Residência Artística 2017

Fernanda Pessoa

Fernanda Pessoa
Bio

Fernanda Pessoa é cineasta e artista visual, mestre em cinema e audiovisual pela Université Sorbonne Nouvelle. Dirigiu curtas e o longa-metragem Histórias que nosso cinema (não) contava (2017), com exibição em mais de 20 festivais nacionais e internacionais. Realizou a videoinstalação Prazeres proibidos no MIS. Atualmente finaliza seu segundo longa-metragem documental.

O projeto

Zona Árida

Zona árida é um documentário interativo que permite visitar a cidade de Mesa, no Arizona, eleita pelas universidades do MIT e da UCLA como a cidade grande mais conservadora dos Estados Unidos. Por meio de um questionário e um mapa interativo, o visitante pode explorar lugares da cidade como a fronteira com o México, igrejas mórmons e um rodeio, além de conversar com moradores sobre assuntos cotidianos e da política atual. A cineasta Fernanda Pessoa foi uma aluna de intercâmbio em Mesa em 2001, e retornou à cidade para realizar o projeto dois meses antes de Donald Trump ser eleito em 2016. Zona árida é também um longa-metragem em pós-produção, e parte de uma experiência pessoal para falar de algo universal: o conservadorismo.

Documentário interativo 25’

Orientador conceitual:
Diego Moreira Matos

Orientador técnico:
Bruno Caldas Viana

Web designer:
Guilherme Falcão

Diretor de fotografia:
Rodrigo Levy

Assistente de direção:
Mari Nagem

Som direto:
Corbin Billings

Projeto expográfico:
Flávio Franzosi

Texto crítico

Diego Matos

Zona árida: por um périplo político-afetivo no audiovisual

Zona árida é projeto de rara totalidade material e conceitual no território da fronteira entre o audiovisual e as artes visuais. Se numa apreciação formal mais imediata é possível distinguir a concretização de um documentário interativo, disponível à navegação do público, por outra, mais aprofundada e alongada no tempo de um processo de trabalho, é perceptível a construção matizada de uma estratégia artística de fundo político que intercambia três aportes da produção cultural contemporânea: o cinema documentário, a videoarte e o trabalho de arte – esse último, da construção de imagem ao espaço de instalação, que, aliás, é o que aqui se concretiza.

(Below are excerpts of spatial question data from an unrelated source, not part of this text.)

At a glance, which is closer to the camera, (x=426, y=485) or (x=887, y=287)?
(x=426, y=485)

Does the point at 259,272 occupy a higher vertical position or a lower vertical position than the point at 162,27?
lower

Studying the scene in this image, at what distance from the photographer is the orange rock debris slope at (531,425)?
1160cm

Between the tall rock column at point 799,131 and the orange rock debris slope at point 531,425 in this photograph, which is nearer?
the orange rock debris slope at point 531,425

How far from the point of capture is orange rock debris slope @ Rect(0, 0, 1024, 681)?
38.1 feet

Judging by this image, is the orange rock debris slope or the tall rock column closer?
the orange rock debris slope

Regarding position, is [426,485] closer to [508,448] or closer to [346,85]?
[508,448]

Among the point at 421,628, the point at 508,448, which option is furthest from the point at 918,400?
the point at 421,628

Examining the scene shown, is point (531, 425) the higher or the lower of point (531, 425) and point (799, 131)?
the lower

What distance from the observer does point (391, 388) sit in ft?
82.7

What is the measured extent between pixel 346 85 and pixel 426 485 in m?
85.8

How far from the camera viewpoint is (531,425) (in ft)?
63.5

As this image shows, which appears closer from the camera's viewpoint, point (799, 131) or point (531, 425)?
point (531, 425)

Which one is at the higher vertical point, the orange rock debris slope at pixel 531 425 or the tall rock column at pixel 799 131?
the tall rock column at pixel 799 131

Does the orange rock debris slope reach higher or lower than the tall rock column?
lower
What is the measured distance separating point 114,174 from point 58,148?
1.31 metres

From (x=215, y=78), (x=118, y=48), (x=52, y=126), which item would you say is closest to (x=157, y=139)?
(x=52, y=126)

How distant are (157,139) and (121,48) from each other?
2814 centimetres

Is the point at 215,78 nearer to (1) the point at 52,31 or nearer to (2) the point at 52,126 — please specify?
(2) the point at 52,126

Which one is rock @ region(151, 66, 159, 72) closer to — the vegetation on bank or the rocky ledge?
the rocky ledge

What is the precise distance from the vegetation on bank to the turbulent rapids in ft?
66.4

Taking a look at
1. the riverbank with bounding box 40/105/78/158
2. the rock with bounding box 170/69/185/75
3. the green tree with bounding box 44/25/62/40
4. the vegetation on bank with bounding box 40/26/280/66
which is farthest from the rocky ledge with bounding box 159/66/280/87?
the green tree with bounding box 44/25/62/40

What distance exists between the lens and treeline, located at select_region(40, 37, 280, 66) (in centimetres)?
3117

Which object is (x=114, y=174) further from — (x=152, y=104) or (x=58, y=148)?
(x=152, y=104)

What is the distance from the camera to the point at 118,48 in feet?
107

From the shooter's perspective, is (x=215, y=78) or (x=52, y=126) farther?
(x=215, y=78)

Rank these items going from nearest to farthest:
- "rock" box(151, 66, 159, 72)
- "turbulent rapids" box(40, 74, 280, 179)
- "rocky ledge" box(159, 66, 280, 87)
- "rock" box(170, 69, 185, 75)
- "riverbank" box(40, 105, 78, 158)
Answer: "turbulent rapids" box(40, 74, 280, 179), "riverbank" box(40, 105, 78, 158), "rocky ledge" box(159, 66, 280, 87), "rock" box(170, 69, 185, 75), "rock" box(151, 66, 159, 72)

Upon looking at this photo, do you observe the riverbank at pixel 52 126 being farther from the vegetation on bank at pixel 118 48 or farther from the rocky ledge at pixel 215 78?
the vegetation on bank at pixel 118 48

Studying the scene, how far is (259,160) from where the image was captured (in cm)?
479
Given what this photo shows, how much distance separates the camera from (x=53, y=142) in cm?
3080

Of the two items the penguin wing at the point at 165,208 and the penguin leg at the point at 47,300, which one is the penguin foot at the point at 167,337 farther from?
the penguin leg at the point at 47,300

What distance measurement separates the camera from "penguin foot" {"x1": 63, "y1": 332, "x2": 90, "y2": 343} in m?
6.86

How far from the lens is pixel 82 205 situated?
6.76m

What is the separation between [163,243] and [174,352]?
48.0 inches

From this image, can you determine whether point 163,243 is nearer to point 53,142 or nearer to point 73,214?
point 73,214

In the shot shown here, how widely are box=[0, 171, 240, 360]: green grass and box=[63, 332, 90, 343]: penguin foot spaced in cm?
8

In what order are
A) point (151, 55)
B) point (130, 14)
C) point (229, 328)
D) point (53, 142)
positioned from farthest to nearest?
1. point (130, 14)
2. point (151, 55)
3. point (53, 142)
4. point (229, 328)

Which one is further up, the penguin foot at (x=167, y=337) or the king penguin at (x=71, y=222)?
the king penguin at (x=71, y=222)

A realizadora e artista Fernanda Pessoa (São Paulo, 1986), um dos nomes em destaque de uma geração que vem borrando os campos conceituais do cinema e das artes visuais, produz uma plataforma audiovisual em que conduz uma narrativa mestra de natureza poética e documental na qual tece aberta e sofisticada leitura cultural e política de Mesa, no estado do Arizona, EUA, considerada a cidade mais conservadora do país em termos de valores políticos. Não se trata, entretanto, de cientificismo social em formato documentário, pois sua abordagem é profundamente ancorada nas noções de lugar e paisagem, comunidade e território. E essa produção só acontece da forma que é por ter a experiência afetiva da realizadora enquanto lastro de enredo e memória histórica.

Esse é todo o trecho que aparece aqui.